The Times details a successful attack by Pakistan's army on a Taliban school in south Waziristan. It was not a school as we know it-for education, reading, writing, and work skills-but a school teaching 150 to 200 boys how to slaughter, how to behead the enemy, and how to be a suicide bomber. It held out the promise not of a better job or a chance to improve the quality of life of the boys' families, but of a heaven, depicted in murals on the walls as a place of flowing rivers and swimming girls. How we combat such indoctrination-such fatalism-is a key task for our diplomats in engaging in dialogue and alliances, and for our aid workers in offering hope, new aspirations and new potential to young men who see martyrdom as a better future than the life that they face on earth.
Interestingly, the Pakistani forces used lessons learned from the British frontier warfare manual published in 1939 to win that battle in south Waziristan. Whether we have yet devised a successful manual for securing peace and rebuilding communities is a more complex question. For it is the return of civilians and the reconciliation and re-integration of ex-fighters that is the critical task that Pakistan's army now faces. It is no longer simply a case of one army facing another on the battlefield, with the winner taking all; it is about winning not just the war, but the peace.
The press tell us that the public are tired of war-of the relentless toll of deaths, and of seeing no possibility of success-but The Times editorial today talks of the success of a more democratic future for Iraq after recent elections there. There were 38 people killed, and 136 attacks on polling stations; names were missing from the electoral register, and there was some intimidation by security forces. However, there was also the successful engagement of 62 per cent. of the Iraqi people. Sunni candidates stood, and there will be a Government, increasingly held to account by a people growing in confidence of their rights and in their awareness of the responsibility of Governments to their people.
The letters page held a great deal of discussion of the sort that we have had today-discussion about the equipment, training and funding of our armed forces. The Chief of the Defence Staff, Air Chief Marshal Sir Jock Stirrup, is quoted as saying:
"The equipment that our people are using is frankly the best that they've ever had in any of my 40 years of service and it's getting better all the time, so in terms of numbers, in terms of quality, both are increasing."
Other letters say that the quality of training, equipment and funding has not been right. The public are, for the first time, unsure who to believe, as our senior military personnel are increasingly seen as politically biased, which is an extremely dangerous position.
There has been talk of the role of the Defence Committee in this Parliament. I have been fortunate enough to serve on it for only slightly over a year, and I am still on a learning curve. I am deeply indebted to the other members of the Committee, whose knowledge is great. For me, the Committee's role in a future Parliament is to hold these senior officers to their statements when they are questioned about funding, training, and equipment. They cannot be allowed to say one thing when in the Ministry of Defence and another to the Committee. Evidence to the Committee must be truthful and straightforward if public trust is to be rebuilt and we are to know what our forces are doing, what they need and whether they are being successful.
We must understand the problems that we face and how we fight an enemy when our technology does not always offer the edge that we have grown to expect. Fighting in an international coalition, often under the overall leadership of the United States, brings difficulties, as it is hard for the public to understand how we can help ISTAR and not solve the problem of IEDs. New challenges, too, are coming our way extremely fast, as climate change gives rise to defence and security issues arising from food and water shortages, migration, the fight for mineral resources, and the growth of international criminality. Interestingly, The Times carried an article saying that 18,000 people had been killed in the Mexican drugs wars in the past three years.

*Problem description*
Please copy the defence speech word for word, everything from "Interestingly, the Pakistani" down to "but the peace.". The data after this passage isn't needed.

*Information supplied*
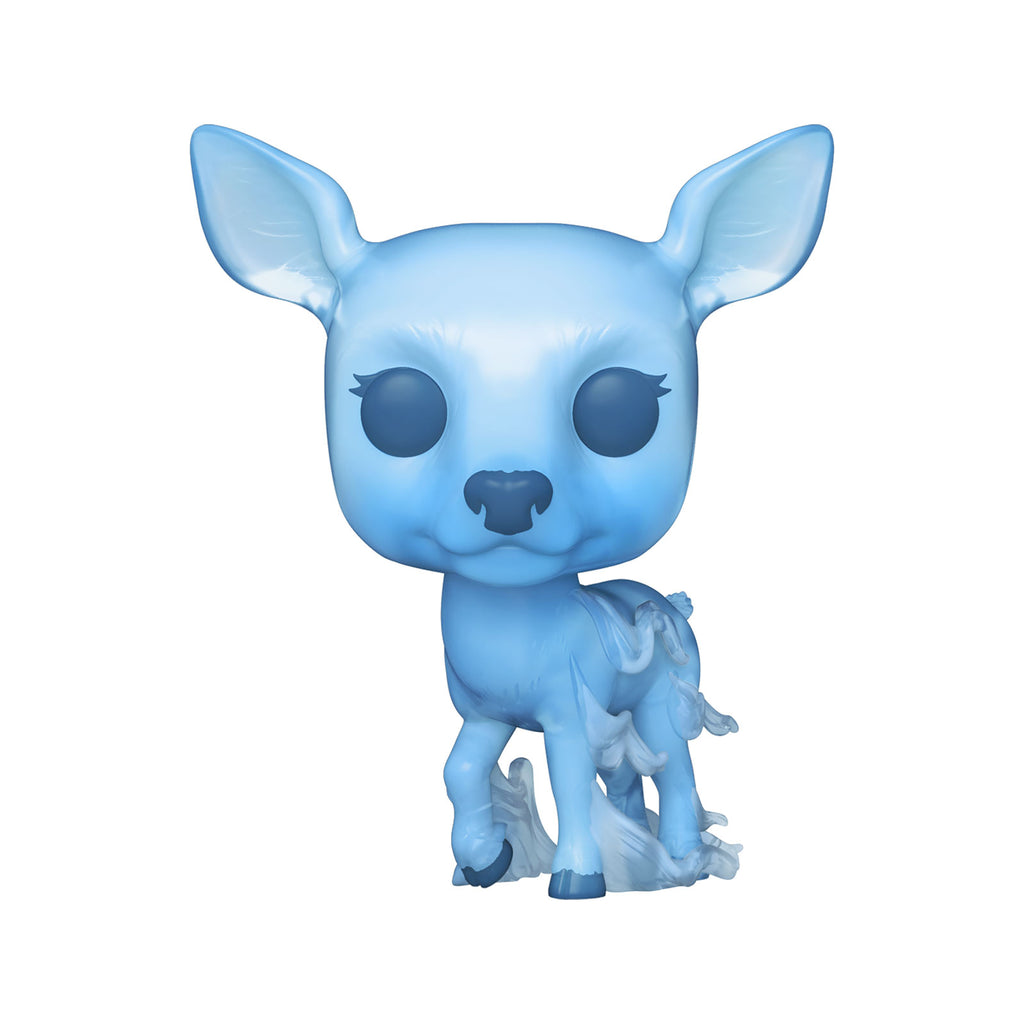 Immagine del prodotto Harry Potter - Snape's Patronus Funko Pop Figura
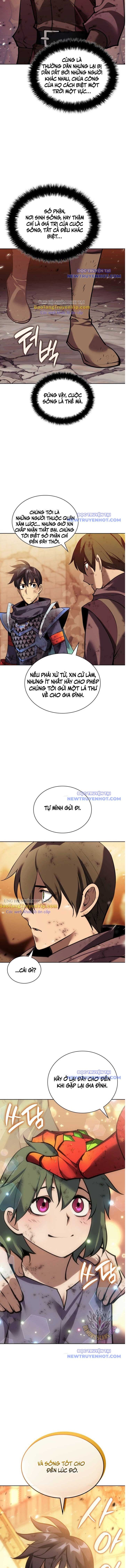 đọc truyện Thợ Rèn Huyền Thoại Chương 274 ảnh 23 tại Giả Dược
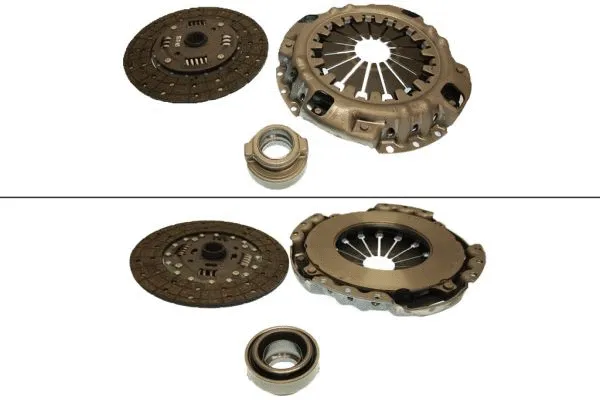 Clutch Kit (962914)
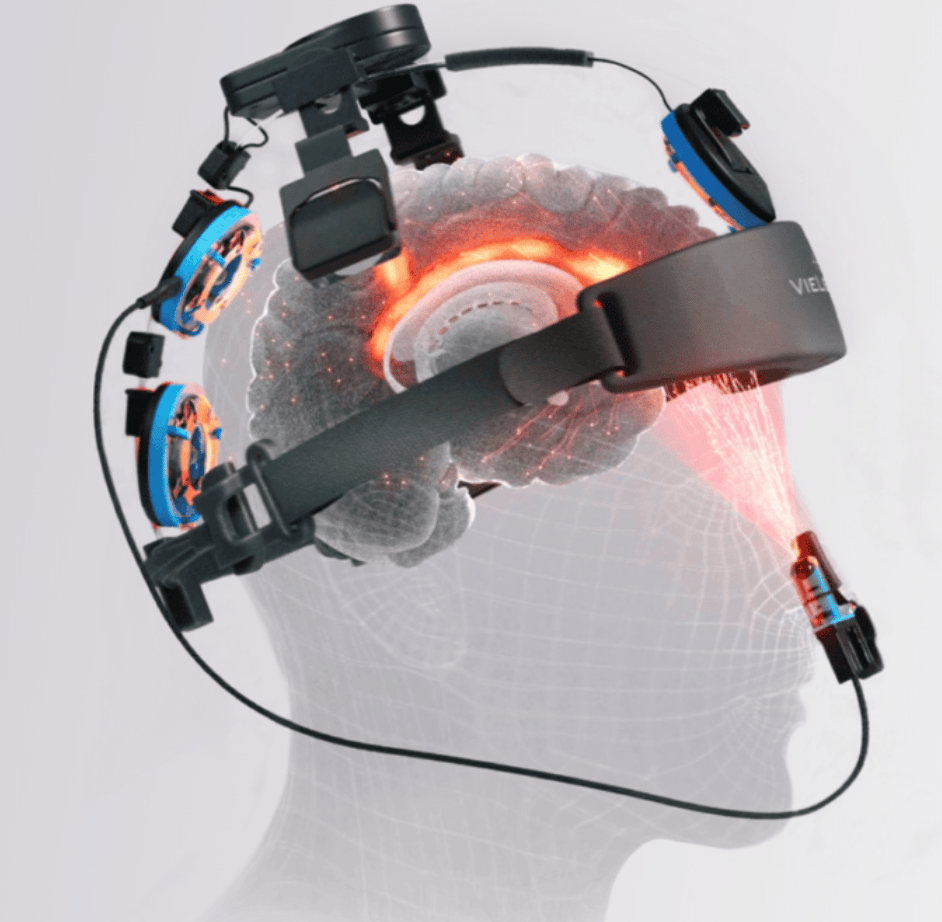 VieLight Neuro 2 - Defeating Cognitive Decline. Prevention is key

*Answer box*
Interestingly, the Pakistani forces used lessons learned from the British frontier warfare manual published in 1939 to win that battle in south Waziristan. Whether we have yet devised a successful manual for securing peace and rebuilding communities is a more complex question. For it is the return of civilians and the reconciliation and re-integration of ex-fighters that is the critical task that Pakistan's army now faces. It is no longer simply a case of one army facing another on the battlefield, with the winner taking all; it is about winning not just the war, but the peace.